Svolgimento del processo – Motivi della decisione

Considerato:

a) che l’eccezione di difetto di giurisdizione dedotta dall’amministrazione regionale è palesemente infondata atteso che ogni questione concernete la legittimità delle statuizioni adottate dalla pubblica amministrazione in ordine alla determinazione dell’an e del quantum degli interventi contributivi in favore di soggetti privati, rientra nella sfera di cognizione del giudice amministrativo, stante la natura provvedimentale della relativa scelta (cfr. Cons. Stato, VI Sez., 3/8/2010, n. 5142);

b) che la Regione Autonoma della Sardegna ha indetto una selezione pubblica per la concessione di borse di studio finalizzate ad agevolare la partecipazione di giovani laureati a corsi di alta formazione (Programma Master and Back);

c) che in base alle linee guide del suddetto Programma il previsto voucher era destinato alla copertura parziale delle seguenti voci di spesa:

1) costi di iscrizione, sino ad un massimo di 12.000/00 euro;

2) costi di vitto e alloggio prevedendo l’erogazione di un’indennità forfettaria pari a 1.000/00 euro al mese per l’Italia e 1.200/00 euro al mese per l’estero;

3) costi di viaggio fino ad un massimo di 1.000/00 euro l’anno;

d) che il Comitato di Gestione del Programma Master and Back ha stabilito di rimodulare il voucher relativo ai costi di vitto e alloggio, stabilendo che l’importo massimo (1.000/00 euro per l’Italia, 1.2000/00 per l’estero) sarebbe stato corrisposto per una frequenza mensile del corso di 20 giorni, mentre per presenze inferiori si sarebbe provveduto a proporzionali riduzioni;

e) che la configurazione della suddetta voce di costo come "indennità forfettaria" vale soltanto ad escludere l’obbligo di rendicontazione delle spese (punto 2.7.6.), ma non implica anche che la stessa non possa essere parametrata alla presenza mensile presso la sede del corso;

f) che le linee guida del programma sono chiare nel prevedere che:

f1) il contributo è finalizzato alla copertura parziale delle spese (punto 2.7.1.);

f2) gli importi delle varie voci di spesa costituiscono soltanto dei "massimali" (punto 2.7.1.)

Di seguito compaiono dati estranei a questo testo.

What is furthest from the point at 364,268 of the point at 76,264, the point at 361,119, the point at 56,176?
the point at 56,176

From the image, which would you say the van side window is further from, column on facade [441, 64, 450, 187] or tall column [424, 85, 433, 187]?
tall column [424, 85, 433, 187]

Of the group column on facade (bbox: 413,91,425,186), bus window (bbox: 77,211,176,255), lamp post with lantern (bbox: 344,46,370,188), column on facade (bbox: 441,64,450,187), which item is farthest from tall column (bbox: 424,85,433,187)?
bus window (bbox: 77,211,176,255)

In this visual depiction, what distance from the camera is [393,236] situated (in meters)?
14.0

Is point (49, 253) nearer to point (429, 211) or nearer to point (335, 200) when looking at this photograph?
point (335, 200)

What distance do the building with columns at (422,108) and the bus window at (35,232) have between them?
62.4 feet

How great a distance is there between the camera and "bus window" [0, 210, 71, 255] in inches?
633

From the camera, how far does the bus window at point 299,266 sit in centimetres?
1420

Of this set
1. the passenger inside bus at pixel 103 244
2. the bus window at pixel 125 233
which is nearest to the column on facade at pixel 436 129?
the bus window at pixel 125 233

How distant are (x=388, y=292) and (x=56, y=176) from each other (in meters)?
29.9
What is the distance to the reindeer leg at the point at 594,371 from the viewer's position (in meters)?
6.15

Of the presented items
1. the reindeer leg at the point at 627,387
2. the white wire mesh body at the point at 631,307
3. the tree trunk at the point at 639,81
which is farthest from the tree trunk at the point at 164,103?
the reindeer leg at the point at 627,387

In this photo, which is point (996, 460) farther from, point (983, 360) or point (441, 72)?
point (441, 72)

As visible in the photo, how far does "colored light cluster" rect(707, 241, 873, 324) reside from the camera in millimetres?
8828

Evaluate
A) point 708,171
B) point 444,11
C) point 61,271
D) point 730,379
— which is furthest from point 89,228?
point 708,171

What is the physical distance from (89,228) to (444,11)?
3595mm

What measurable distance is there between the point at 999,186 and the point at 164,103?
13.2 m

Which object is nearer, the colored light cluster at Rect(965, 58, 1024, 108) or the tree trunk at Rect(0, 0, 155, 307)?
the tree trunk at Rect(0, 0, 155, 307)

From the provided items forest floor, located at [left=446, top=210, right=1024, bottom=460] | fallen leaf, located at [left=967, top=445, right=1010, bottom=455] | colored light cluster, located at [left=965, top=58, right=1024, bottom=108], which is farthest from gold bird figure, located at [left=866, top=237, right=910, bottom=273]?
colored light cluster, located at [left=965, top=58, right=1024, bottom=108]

f3) la voce costi per vitto e alloggio è collegata alla "frequenza mensile del beneficiario" (punto 2.7.6.);

g) che ciò giustifica ampiamente sia in termini generali la decisone del Comitato di Gestione del programma Master and Back di rimodulare il voucher, sia, nello specifico, quella di decurtare il contributo spettante all’odierno istante, considerato che la sua frequenza mensile ha durata inferiore ai venti giorni;

h) che nessuna rilevanza può assumere ai fini di causa la qualificazione del master frequentato dal ricorrente come corso di studio "full time", atteso che ai fini della quantificazione del voucher da attribuire, deve aversi riguardo, giusta quanto sopra esposto, unicamente alle effettive giornate di frequenza;

i) che l’impugnata rideterminazione del voucher non mostra la dedotta contraddittorietà con gli obiettivi del Programma Master and Back, atteso che la finalità di quest’ultimo è quella di fornire ai beneficiari un’agevolazione soltanto parziale e non totale per la frequenza di corsi di alta formazione;

l) che, contrariamente a quanto l’odierno istante ritiene, è contrario alle disposizioni delle linee guida del Programma Master and Back utilizzare il contributo ottenuto per una voce di costo per la copertura anche parziale di spese relative ad altre voci;

m) che non è ravvisabile né alcun affidamento tutelabile in capo al ricorrente, né alcuna violazione dei principi di correttezza e buona fede da parte dell’amministrazione regionale, tenuto conto che la scelta compiuta dal Comitato di Gestione del Master and Back, nel rimodulare il voucher per i costi di vitto e alloggio, risulta del tutto coerente con lo spirito delle sopra citate linee guida, né queste imponevano l’interpretazione prospettata in ricorso;

n) che in definitiva il gravame non merita accoglimento;

o) che sussistono validi motivi per disporre l’integrale compensazione di spese ed onorari di giudizio.
P.Q.M.

Rigetta il ricorso in epigrafe.

Spese compensate.

Ordina che la presente sentenza sia eseguita dall’autorità amministrativa.